Quando stai per affrontare la 151 Miglia-Trofeo Cetilar, sai già più o meno quali sono le cose principali da fare a seconda del meteo. L’anno scorso, a bordo del Maxi di 82’ Vera di cui ero il tattico, eravamo consapevoli di avere una velocità globale che ci avrebbe consentito - regatando al meglio - di restare agganciati al vento. In caso di errore, anche piccolo, saremmo usciti dal vento e la differenza, alla fine, sarebbero state parecchie ore.
Abbiamo quindi vissuto la partenza come una regata a bastone, ossessionati dal non lasciare sull’acqua neanche un metro, in una gara contro il tempo in cui il principale avversario eravamo noi stessi, un po’ come nei video giochi quando hai la macchina fantasma da inseguire. Il tutto in uno scenario splendido, con tanti Maxi e una flotta incredibile.
Le prime miglia della 151 Miglia sono sempre uno spettacolo, ma non ci si può distrarre, perché un minuto perso in quel frangente, si moltiplica all’infinito nel prosieguo della regata.

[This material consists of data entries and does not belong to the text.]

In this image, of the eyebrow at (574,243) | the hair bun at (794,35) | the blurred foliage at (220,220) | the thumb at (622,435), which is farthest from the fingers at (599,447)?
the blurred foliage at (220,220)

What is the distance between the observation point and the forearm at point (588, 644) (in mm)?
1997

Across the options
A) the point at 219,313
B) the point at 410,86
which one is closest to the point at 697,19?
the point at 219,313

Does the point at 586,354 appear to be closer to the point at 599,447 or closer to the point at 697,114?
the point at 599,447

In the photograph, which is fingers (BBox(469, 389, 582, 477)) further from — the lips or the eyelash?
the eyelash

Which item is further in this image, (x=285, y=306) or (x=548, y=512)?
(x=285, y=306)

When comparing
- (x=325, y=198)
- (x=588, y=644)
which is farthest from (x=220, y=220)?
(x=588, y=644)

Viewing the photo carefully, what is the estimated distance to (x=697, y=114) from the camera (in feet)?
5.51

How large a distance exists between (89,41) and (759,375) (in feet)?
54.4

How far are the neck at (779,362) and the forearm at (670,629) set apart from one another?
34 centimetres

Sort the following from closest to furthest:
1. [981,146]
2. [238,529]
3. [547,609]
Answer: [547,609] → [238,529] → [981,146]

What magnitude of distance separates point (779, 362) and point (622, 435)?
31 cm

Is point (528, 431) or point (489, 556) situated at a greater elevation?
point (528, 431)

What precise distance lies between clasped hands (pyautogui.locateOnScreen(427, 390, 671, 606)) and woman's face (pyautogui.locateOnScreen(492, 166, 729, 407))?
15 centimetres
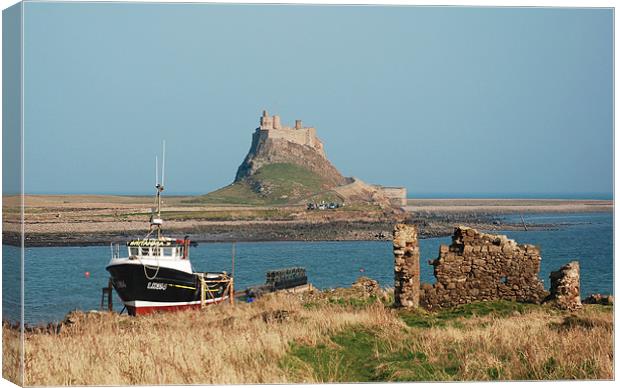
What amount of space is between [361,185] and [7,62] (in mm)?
25281

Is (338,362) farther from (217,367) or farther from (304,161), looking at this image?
(304,161)

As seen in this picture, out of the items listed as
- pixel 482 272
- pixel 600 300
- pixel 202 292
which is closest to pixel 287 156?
pixel 202 292

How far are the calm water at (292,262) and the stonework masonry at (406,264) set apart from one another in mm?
2804

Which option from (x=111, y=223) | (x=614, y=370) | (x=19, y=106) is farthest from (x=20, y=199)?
(x=111, y=223)

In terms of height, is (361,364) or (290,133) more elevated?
(290,133)

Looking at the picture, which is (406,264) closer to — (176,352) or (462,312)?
(462,312)

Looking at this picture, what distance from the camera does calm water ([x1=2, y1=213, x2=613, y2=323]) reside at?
64.0ft

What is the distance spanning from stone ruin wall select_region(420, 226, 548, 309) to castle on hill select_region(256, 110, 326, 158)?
6.63 meters

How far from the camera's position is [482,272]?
17.1 m

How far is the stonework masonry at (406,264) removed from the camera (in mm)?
16875

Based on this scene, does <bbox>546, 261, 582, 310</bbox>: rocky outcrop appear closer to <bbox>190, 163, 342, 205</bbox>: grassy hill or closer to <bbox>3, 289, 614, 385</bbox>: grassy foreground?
<bbox>3, 289, 614, 385</bbox>: grassy foreground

Il passaggio della boa di Marina di Pisa, poi, è un momento bellissimo, ma molto frenetico.
Una volta passata la boa, prua sulla Giraglia, una tratta che ogni volta fa storia a sé. L’anno scorso l’obiettivo era non approcciarla da lontano con una strambata sola, ma con due per fare meno strada, visto che era prevista una piccola rotazione del vento a sinistra e strambare tardi voleva dire tornare indietro. Quindi abbiamo affrontato il passaggio come se fosse lo stacchetto di un bastone e abbiamo guadagnato molto, senza mai fermarci.
Da lì, è iniziata la discesa verso l’Elba. Ormai è la terza 151 Miglia che affronto e ho capito che l’Elba è come un enorme magnete: per quanto ci vuoi passare lontano, il vento e il mare ti spingono sempre verso di lei. Invece di evitarla e rischiare di passare 50 miglia lontano, meglio farsi attrarre e sfruttare al meglio le raffiche. L’anno scorso c’era un po’ di gradiente dall’isola e un po’ di termica notturna, siamo rimasti sempre con vento ed è andata molto bene, visto che non ci siamo mai fermati.
È chiaro che passare di notte o alle sette del mattino, cambia tutto e in questo noi Maxi siamo avvantaggiati rispetto al resto della flotta. Le barche più piccole sarebbero competitive nella classifica overall in una situazione di gradiente molto forte, ma con un regime di alta pressione, c’è poca speranza di evitare la bonaccia.
Passate le Formiche, arriva l’ultima tratta, mai scontata. Punti lo Sparviero, ti senti tranquillo, ma non è così. Spesso conviene fare una rotta verso terra, una sorta di arco, perché c’è molta più pressione. Si fa più strada, ma più velocemente, con la VMG a salire. È una scelta poco intuitiva - e bisogna essere bravi a capire quando farla - perché ti viene da andare dritto, ma così si rischia di uscire dalla pressione.
Dopo lo Sparviero, emotivamente sai che la regata sta per finire, ma anche nell’ultimo miglio e mezzo, ci sono tantissime trappole. Nel 2018 perdemmo al fotofinish con Pendragon e anche l’anno scorso, pur sapendo che eravamo in vantaggio su Rambler nella classifica con i compensi, a bordo c’era molta tensione, proprio perché sapevamo che poteva succedere di tutto. Anche perché quando siamo passati noi c’era un residuo della termica di terra e ampie zone senza vento.
Appena tagli la linea del traguardo è sempre una sensazione strana. Se mi dicessero, vai, torna sulla partenza e rifalla subito, non esiterei un istante, perché è davvero una regata spettacolare. Mi piace talmente tanto che un giorno spero di poterla fare con una barca d’epoca, un gruppo di amici e una cambusa ben fornita.